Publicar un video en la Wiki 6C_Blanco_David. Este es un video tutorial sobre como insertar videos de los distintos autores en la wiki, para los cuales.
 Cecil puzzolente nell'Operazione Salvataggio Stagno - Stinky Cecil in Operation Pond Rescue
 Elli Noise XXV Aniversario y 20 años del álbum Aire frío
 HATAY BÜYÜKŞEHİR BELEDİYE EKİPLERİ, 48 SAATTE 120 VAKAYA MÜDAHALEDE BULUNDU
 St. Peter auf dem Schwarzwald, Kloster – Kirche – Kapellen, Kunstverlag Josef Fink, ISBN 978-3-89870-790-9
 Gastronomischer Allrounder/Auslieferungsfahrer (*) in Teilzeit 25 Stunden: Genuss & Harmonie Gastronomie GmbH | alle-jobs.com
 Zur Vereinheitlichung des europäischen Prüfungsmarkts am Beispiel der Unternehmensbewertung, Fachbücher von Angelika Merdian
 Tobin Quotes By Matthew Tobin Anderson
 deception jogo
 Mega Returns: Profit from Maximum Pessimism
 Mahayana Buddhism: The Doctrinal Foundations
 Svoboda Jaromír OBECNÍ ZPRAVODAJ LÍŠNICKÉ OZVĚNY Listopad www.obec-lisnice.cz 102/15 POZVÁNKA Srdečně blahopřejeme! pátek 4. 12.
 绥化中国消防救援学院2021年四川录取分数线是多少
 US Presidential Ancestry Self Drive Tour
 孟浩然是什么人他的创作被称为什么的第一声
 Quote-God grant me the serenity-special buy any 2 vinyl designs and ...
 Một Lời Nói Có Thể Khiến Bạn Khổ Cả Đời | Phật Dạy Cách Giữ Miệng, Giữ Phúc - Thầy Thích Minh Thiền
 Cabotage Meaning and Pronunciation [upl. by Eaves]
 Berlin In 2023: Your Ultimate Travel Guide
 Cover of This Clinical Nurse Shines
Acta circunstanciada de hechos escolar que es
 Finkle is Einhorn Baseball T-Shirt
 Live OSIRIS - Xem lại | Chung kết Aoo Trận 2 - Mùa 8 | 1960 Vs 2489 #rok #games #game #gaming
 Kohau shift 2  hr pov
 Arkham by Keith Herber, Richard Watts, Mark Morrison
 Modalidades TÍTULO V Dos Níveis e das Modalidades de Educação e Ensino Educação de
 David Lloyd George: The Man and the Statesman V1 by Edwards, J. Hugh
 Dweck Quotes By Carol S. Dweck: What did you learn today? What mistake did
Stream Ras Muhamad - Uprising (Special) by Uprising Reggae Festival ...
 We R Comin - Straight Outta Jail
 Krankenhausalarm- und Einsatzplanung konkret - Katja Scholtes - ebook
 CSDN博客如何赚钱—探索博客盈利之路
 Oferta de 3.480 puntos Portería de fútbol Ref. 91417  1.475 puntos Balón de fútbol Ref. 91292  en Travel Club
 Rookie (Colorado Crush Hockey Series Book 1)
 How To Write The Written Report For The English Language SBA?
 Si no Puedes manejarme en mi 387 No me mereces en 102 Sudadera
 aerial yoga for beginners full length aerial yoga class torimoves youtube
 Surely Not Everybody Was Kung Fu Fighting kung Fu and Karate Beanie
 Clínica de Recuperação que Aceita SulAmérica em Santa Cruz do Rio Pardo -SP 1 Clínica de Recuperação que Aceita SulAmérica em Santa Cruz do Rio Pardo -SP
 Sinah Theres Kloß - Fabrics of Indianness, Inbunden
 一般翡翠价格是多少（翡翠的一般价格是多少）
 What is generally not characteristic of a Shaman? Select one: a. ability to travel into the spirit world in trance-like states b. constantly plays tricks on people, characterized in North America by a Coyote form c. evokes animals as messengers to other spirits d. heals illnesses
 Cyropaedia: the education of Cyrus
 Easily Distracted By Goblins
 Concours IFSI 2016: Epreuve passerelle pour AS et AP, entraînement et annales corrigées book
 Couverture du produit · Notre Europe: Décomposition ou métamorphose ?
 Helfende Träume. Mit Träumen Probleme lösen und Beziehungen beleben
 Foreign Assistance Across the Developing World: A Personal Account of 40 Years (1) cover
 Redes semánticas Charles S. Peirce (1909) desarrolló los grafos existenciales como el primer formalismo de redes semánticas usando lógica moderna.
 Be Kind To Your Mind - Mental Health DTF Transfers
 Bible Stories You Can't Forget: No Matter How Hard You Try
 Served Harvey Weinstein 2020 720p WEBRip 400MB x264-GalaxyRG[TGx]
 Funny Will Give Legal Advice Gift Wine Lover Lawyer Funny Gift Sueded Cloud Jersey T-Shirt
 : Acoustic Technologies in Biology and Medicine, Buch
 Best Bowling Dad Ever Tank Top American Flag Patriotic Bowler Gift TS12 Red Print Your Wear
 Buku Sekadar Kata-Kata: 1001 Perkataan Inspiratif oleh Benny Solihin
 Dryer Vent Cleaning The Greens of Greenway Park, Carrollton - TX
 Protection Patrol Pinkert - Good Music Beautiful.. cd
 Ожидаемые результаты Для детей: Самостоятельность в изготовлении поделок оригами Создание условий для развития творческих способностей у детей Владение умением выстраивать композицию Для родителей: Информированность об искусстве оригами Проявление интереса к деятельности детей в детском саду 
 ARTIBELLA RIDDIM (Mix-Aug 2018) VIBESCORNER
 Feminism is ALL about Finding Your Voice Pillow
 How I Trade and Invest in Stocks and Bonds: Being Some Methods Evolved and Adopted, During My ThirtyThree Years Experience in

--------------------------------------------------

Find every line in the records that uses the string "como", then copy it.

Publicar un video en la Wiki 6C_Blanco_David. Este es un video tutorial sobre como insertar videos de los distintos autores en la wiki, para los cuales.
 Redes semánticas Charles S. Peirce (1909) desarrolló los grafos existenciales como el primer formalismo de redes semánticas usando lógica moderna.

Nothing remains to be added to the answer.